Friday, Aug. 18, 1967

Bob Cratchit Hours

On Wall Street, 1967 may well be remembered as the year of the brokerage-house Bob Cratchits. Responding to brokers' cries that their clerical ranks were folding under the paperwork generated by this year's unprecedented pace of trading, governors of the New York Stock Exchange last week held an emergency Monday meeting, ordered a "temporary" shortening of daily trading sessions from the normal 51 hours to four hours. The shorter hours, which are scheduled to continue through this week, were matched by the Big Board's smaller Manhattan neighbor, the American Stock Exchange, as well as the nation's seven regional exchanges.

As the change went into effect, the Big Board's outgoing president, G. Keith Funston, warned brokers that they would have to start staying after school. "We are expecting our members," he said, "to use this period of curtailed trading hours to concentrate on clearing up the existing problem."

Traffic Jam. The problem is the result of volume that has a big plus side in rich brokerage commissions. Compared with last year's record average of 7,500,000 shares a day, trading on the Big Board has surged to a dizzying 10 million shares a day--a level that the exchange just two years ago predicted would not be reached until 1975.

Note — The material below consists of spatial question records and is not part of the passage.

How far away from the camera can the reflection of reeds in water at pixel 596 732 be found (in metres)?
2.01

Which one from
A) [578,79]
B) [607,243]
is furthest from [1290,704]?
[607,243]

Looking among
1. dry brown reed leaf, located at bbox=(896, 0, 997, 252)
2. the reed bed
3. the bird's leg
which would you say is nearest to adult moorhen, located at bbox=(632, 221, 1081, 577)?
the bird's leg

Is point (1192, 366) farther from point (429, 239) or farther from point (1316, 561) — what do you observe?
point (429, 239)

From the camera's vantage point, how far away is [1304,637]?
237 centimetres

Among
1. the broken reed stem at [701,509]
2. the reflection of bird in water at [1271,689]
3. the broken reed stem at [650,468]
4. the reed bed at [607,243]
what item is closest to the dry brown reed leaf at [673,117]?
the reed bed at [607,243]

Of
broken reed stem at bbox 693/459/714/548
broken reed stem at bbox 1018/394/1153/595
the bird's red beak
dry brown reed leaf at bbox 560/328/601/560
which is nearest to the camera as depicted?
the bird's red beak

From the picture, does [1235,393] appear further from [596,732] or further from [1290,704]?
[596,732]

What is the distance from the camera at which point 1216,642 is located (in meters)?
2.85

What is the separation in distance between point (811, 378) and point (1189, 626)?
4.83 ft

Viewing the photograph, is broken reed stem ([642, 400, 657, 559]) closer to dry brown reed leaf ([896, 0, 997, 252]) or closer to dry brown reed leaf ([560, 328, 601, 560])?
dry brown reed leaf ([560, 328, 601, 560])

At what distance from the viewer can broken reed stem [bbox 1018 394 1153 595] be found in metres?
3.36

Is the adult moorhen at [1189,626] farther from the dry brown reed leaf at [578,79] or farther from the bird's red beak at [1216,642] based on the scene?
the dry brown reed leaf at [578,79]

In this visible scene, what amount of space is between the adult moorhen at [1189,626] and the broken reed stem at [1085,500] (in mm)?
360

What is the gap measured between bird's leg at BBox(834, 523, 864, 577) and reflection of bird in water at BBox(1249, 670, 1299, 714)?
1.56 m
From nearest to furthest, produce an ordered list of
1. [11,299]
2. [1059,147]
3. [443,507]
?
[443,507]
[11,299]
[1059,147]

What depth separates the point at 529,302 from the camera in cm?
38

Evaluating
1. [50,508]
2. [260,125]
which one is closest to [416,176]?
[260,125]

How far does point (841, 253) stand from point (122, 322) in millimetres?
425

The current crisis--and brokers' calls for relief--peaked two weeks ago, when the Big Board shuddered to two 13 millionplus share days in a single exhausting week (TIME, Aug. 11). As an unwanted result, said one Manhattan broker, paperwork in brokerage firms was backed up "like the Long Island Expressway in rush hour."

The traffic is piling up in the brokers' "back offices," where batteries of clerks clear transactions and update customer accounts. When the surge in trading volume turned into a tidal wave, a number of understaffed brokerages were soon trying to explain delays and trying to do something about botched paperwork. At Philadelphia's small Gerstley, Sunstein & Co., Partner Thomas McCann is finding that staffers who have been putting in 15-hour stints "can't do this day after day without a degree of fatigue and a rising incidence of errors." At Manhattan's big Bache & Co., Vice President William Carey says that a second clerical shift hired by the company last fall "has been our savior."

Nowhere has the back-office bottle neck grown more painfully acute than in the so-called "cashiers' cages," where mountainous sheaves of stock certificates are received, sorted and delivered each day. Coming in all sizes and formats, the certificates so far defy automation's demand for uniformity, and so arcane is the art of shuffling them among brokerage houses and customers that experienced clerks are prized people who can earn five-figure incomes.

Not only are cashiers in short supply; banks that act as transfer agents have sometimes run out of certificate blanks for certain actively traded companies. "It's getting to the point," says one executive at Merrill Lynch, Pierce.

Fenner & Smith, the nation's largest brokerage house, "where we just can't get our hands on the securities we buy and sell."

Sooner v. Later. Brokers expect to get some relief when a central certificate system is set up, possibly next year. That will enable transactions to be recorded at a single data-processing center and eliminate the need for physically transferring securities each day. Another possibility, though still a long way off, is a standardized stock certificate that could carry magnetized data and be read by machine the way bank checks are.

In all likelihood, the market will force such changes sooner rather than later. Although trading on the Big Board dipped slightly to 8,970,000 shares during the first of the short sessions, it was right back up to 10.1 million shares the next day.